Dopey 2010 Law Driving Major Pilot Shortage

Dopey 2010 Law Driving Major Pilot Shortage

As we reported last week, a severe pilot shortage is leading airlines to reduce capacity and hike ticket prices as the busy summer travel season begins. And this is no passing storm. As United CEO Scott Kirby told investors,

“The pilot shortage for the industry is real, and most airlines are simply not going to be able to realize their capacity plans because there simply aren’t enough pilots, at least not for the next five-plus years.” 

In part, the crisis can be traced to a Covid shutdown-prompted wave of early retirements and a coinciding lull in pilot hiring, training and licensing.

However, the airline industry’s attempts to recover from that disruption are being thwarted by an exorbitant pilot training requirement imposed by Congress as a knee-jerk reaction to a 2009 plane crash.    

In February of that year, Colgan Air Flight 3407 stalled and crashed into a house on final approach to Buffalo, killing 50 people. The crash was attributed to pilot error.

Congress leapt into action, animated by one of the most destructive governmental urges of all: “We have to do something.”   

In this case, that “something” was sextupling the number of hours needed before being granted an Airline Transport Pilot License—from 250 hours to 1,500.

Never mind that the Colgan Air pilots had logged many more hours than that—3,379 for the pilot and 2,244 for the co-pilot. To legislators eager to make headlines, much more had to be much better.

Unfortunately, that logic doesn’t work any better with public policy than it does with pills.

The mindlessly monumental number of hours may actually be detrimental to pilot development. Keep in mind, those 1,500 hours aren’t supervised training hours addressing various scenarios. Simply tooling around with your girlfriend in single-engine Cessna counts.

Testifying before Congress, Regional Airline Association president Faye Malarkey Black noted that, before the change, airlines would hire pilots soon after they’d completed an academic program.

Now, there’s a gap in the path of pilot development, with pilots forced to suspend their training at a critical juncture to spend time building hours. Most pilots fill this time in unstructured environments…One airline put it this way: ‘We waste a lot of time in training breaking bad habits pilot acquire while trying to quickly get to 1,500 hours’.”

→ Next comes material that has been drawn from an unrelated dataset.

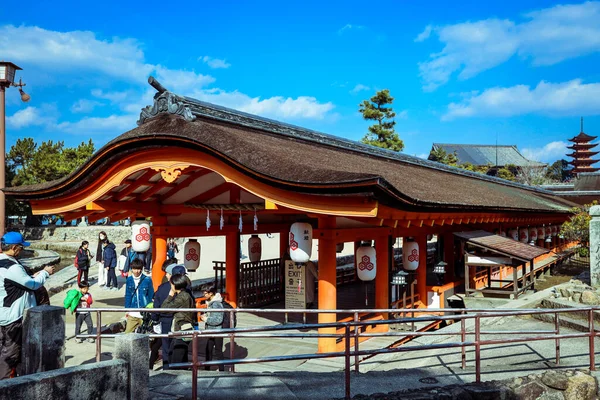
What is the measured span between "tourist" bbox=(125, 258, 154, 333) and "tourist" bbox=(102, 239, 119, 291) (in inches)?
321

Meanwhile, the higher requirement presents a daunting barrier to entry. The change doesn’t only cost aspiring pilots six times as much time—but also six times as much money.

In fact, it’s been said there isn’t really a shortage of pilots. There’s a shortage of people willing to devote so much time and money for the privilege of applying for a job that could pay just $30,000 to start.

Pilot unions were just fine with the change, and its resulting forced scarcity. As pilot Tracy Price—who’s critical of the higher requirement—told John Stossel on Stossel TV, “Fewer applicants means higher pay.”

Airlines were struggling to staff up even before Covid-19, thanks to the effects of the 1,500-hour requirement, a wave of pilots reaching mandatory retirement at age 65, and a decrease in the number of pilots produced by the U.S. military.

Republic Airways, which flies for American, Delta, and United, has asked federal aviation authorities for an exemption that would allow the company to hire pilots with 750 hours.

However, regardless of its real-world value, what bureaucrat wants to be on record as having cut the flying experience requirement in half?